## Page extract
By Mike Steely
Cassius Marcellus Clay, Kentucky’s controversial politician, Civil War ambassador to Russia, and emancipationist will be the topic of historian Ed Archer’s speech on Tuesday, January 13, before the Knoxville Civil War Roundtable. Archer, the great-grandson of Confederate General James Jay Archer, is also noted for his demonstration of Civil War medical equipment.
Cassius Clay was born into a wealthy, slave-holding family. His father, General Green Clay, was a Revolutionary Soldier and veteran of the War of 1812. Gen. Clay settled in Kentucky, built and operated a ferry on the Kentucky River, and built a two-story brick home. Cassius inherited the home (White Hall) and the business.
As a young man Cassius grew to hate slavery and fought politically to free slaves. He spoke at rallies and chanced to meet Abraham Lincoln. After Lincoln became president he named Cassius his minister to Russia.
Clay served in the Kentucky Legislature, published an anti-slavery newspaper and was one of the founders of the national Republican Party. He also helped negotiate the sale of Alaska from Russia.

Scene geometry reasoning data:
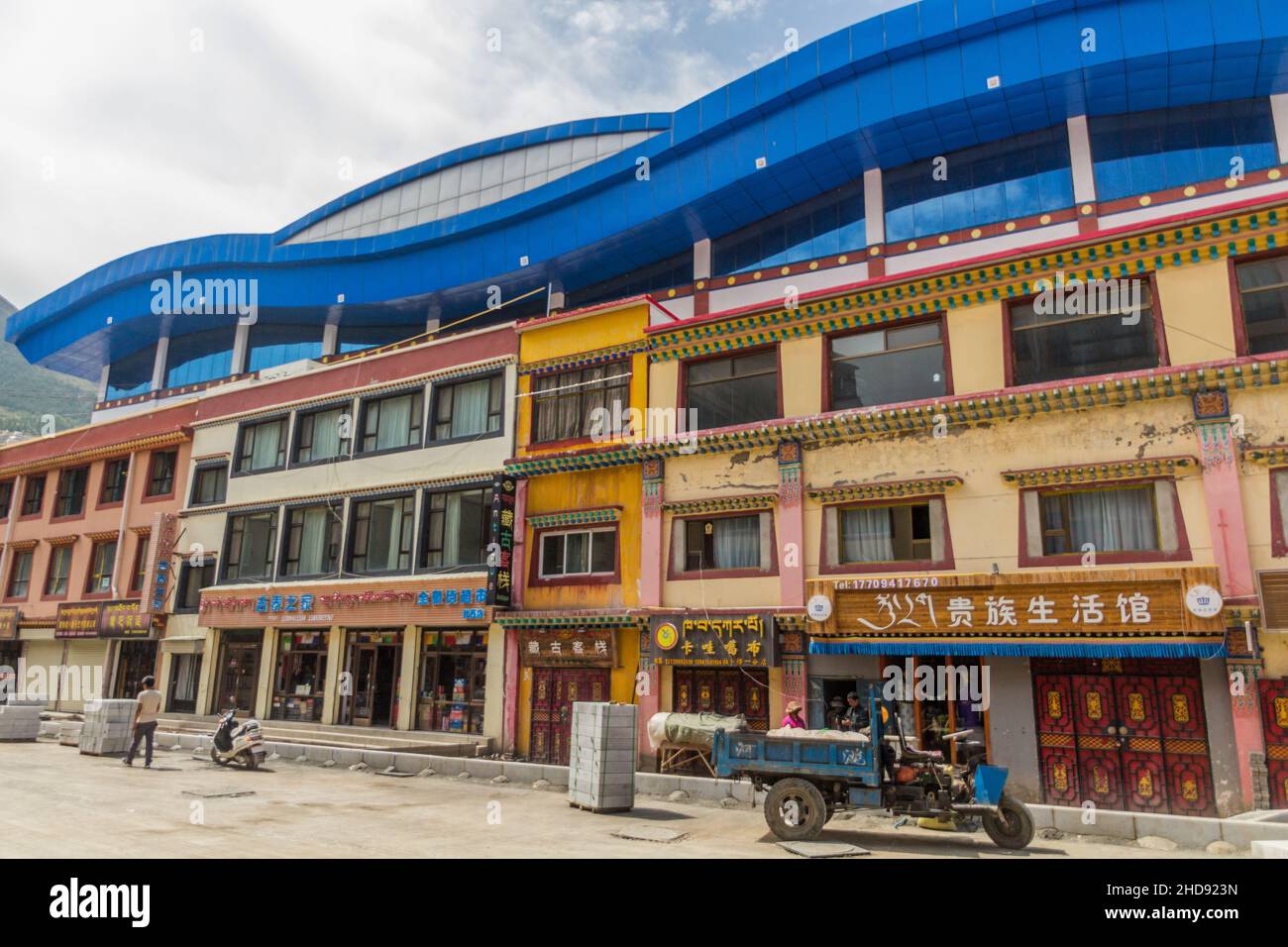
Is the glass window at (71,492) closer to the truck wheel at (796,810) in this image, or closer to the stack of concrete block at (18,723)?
the stack of concrete block at (18,723)

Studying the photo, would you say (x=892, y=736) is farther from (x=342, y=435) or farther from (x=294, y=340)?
(x=294, y=340)

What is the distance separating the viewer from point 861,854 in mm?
11844

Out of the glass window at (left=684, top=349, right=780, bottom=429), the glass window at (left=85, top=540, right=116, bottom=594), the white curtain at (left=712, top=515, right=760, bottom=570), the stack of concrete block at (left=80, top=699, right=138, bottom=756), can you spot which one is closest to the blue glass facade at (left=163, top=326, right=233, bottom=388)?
the glass window at (left=85, top=540, right=116, bottom=594)

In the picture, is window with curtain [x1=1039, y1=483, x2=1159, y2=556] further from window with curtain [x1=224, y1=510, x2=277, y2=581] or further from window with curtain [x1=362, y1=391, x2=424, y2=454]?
window with curtain [x1=224, y1=510, x2=277, y2=581]

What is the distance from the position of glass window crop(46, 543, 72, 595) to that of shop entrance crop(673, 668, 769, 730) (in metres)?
30.6

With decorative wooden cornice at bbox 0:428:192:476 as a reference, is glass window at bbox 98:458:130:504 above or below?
below

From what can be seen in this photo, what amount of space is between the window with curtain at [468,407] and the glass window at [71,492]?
830 inches

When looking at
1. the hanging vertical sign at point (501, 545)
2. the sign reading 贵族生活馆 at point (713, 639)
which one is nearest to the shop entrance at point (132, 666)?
the hanging vertical sign at point (501, 545)

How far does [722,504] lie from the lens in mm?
21625

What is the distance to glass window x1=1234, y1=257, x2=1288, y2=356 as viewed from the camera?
1653 centimetres

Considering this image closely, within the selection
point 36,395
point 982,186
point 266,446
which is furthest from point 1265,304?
point 36,395

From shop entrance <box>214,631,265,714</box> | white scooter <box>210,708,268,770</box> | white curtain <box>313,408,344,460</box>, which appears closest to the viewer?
white scooter <box>210,708,268,770</box>

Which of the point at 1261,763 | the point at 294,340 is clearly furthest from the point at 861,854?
the point at 294,340

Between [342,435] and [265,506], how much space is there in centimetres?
412
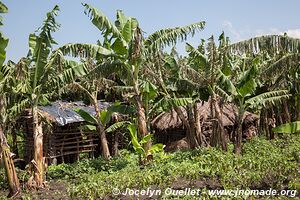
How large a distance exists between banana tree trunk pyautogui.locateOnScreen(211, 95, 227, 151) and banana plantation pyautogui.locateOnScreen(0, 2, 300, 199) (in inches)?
1.5

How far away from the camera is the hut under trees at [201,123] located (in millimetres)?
→ 18562

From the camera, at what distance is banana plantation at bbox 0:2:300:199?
9047 mm

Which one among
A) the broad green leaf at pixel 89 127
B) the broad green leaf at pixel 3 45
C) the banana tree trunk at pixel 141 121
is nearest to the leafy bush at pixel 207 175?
the banana tree trunk at pixel 141 121

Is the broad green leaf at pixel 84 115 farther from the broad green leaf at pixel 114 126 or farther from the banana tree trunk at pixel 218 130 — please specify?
the banana tree trunk at pixel 218 130

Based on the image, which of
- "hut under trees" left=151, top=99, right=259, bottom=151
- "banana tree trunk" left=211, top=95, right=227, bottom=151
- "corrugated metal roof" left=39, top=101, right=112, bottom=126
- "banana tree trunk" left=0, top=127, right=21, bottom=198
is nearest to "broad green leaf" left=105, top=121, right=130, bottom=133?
"corrugated metal roof" left=39, top=101, right=112, bottom=126

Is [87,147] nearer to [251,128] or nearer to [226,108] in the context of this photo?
[226,108]

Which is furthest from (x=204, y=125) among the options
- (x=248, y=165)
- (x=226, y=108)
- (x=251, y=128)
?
(x=248, y=165)

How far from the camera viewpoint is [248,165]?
9.98 meters

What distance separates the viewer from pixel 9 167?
9.23m

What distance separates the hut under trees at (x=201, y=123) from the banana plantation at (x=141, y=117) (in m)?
0.07

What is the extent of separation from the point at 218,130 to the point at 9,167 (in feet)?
26.1

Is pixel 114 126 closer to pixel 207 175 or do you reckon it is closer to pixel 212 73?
pixel 212 73

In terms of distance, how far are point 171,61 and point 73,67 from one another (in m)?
4.65

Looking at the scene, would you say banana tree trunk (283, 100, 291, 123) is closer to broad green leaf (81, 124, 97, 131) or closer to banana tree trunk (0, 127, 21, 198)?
broad green leaf (81, 124, 97, 131)
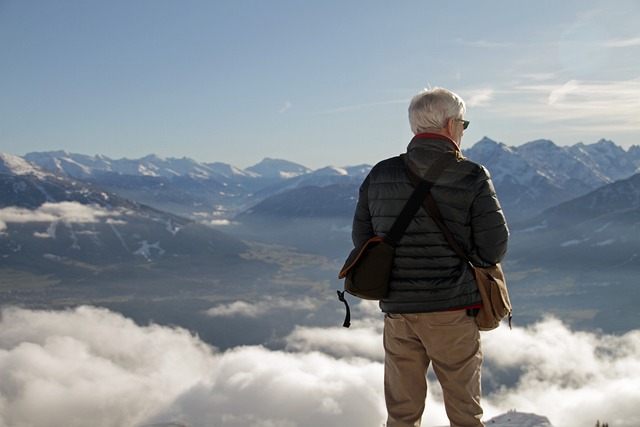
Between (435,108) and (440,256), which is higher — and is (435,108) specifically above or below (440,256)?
above

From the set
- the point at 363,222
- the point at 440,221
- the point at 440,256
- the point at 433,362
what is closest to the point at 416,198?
the point at 440,221

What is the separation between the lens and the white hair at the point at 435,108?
5965 mm

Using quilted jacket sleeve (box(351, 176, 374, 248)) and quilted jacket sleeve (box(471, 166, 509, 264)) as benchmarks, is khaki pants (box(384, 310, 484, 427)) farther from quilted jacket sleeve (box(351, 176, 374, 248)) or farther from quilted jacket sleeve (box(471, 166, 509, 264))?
quilted jacket sleeve (box(351, 176, 374, 248))

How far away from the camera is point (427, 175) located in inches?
220

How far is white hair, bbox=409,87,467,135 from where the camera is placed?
19.6 feet

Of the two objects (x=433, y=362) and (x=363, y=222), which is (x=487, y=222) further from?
(x=433, y=362)

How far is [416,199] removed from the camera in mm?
5586

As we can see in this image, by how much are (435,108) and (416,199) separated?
1.27 meters

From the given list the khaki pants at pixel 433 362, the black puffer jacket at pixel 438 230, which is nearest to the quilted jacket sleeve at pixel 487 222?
the black puffer jacket at pixel 438 230

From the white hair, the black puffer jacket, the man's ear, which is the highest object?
the white hair

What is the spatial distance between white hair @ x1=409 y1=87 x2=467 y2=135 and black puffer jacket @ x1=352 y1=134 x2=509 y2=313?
20 cm

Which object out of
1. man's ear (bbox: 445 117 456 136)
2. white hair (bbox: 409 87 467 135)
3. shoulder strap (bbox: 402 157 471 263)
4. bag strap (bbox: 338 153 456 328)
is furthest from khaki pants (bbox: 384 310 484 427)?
white hair (bbox: 409 87 467 135)

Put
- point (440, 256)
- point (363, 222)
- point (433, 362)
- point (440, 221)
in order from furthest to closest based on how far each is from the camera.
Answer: point (363, 222)
point (433, 362)
point (440, 256)
point (440, 221)

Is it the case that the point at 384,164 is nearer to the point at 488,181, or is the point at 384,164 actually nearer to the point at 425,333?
the point at 488,181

## What you have to do
Write out the stretch of the Cassius Clay article from "As a young man" through "Alaska from Russia.", changing "minister" to "envoy". You can set the records aside; they play no part here.

## Answer below
As a young man Cassius grew to hate slavery and fought politically to free slaves. He spoke at rallies and chanced to meet Abraham Lincoln. After Lincoln became president he named Cassius his envoy to Russia.
Clay served in the Kentucky Legislature, published an anti-slavery newspaper and was one of the founders of the national Republican Party. He also helped negotiate the sale of Alaska from Russia.